- **Aim of the task**: Among these records, which lines include "Miller"? Copy them out.

═══ Provided information ═══

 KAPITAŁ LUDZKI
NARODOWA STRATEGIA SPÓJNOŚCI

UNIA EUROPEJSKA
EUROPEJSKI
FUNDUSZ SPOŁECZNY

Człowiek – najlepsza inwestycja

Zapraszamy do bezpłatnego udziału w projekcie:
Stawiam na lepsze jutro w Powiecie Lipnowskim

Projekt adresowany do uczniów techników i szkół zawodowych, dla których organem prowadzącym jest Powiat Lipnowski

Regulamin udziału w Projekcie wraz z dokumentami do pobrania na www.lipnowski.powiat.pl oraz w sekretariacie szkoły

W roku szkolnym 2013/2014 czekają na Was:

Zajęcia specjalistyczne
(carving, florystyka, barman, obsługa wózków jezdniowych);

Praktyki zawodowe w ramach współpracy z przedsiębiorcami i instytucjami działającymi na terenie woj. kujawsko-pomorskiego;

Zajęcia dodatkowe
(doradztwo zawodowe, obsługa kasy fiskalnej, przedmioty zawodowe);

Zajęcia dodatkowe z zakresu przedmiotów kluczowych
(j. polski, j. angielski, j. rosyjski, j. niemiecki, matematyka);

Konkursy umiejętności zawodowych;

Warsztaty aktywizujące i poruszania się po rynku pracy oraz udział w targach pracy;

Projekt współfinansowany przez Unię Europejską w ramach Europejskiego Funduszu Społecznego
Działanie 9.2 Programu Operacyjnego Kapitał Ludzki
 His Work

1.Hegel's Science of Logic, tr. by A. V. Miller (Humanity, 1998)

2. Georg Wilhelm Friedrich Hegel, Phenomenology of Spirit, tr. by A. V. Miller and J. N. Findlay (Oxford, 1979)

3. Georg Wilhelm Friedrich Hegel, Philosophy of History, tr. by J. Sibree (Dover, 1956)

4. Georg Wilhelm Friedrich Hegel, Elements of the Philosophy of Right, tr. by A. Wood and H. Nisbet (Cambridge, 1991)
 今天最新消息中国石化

═══

- **Output for this task**:
1.Hegel's Science of Logic, tr. by A. V. Miller (Humanity, 1998)
2. Georg Wilhelm Friedrich Hegel, Phenomenology of Spirit, tr. by A. V. Miller and J. N. Findlay (Oxford, 1979)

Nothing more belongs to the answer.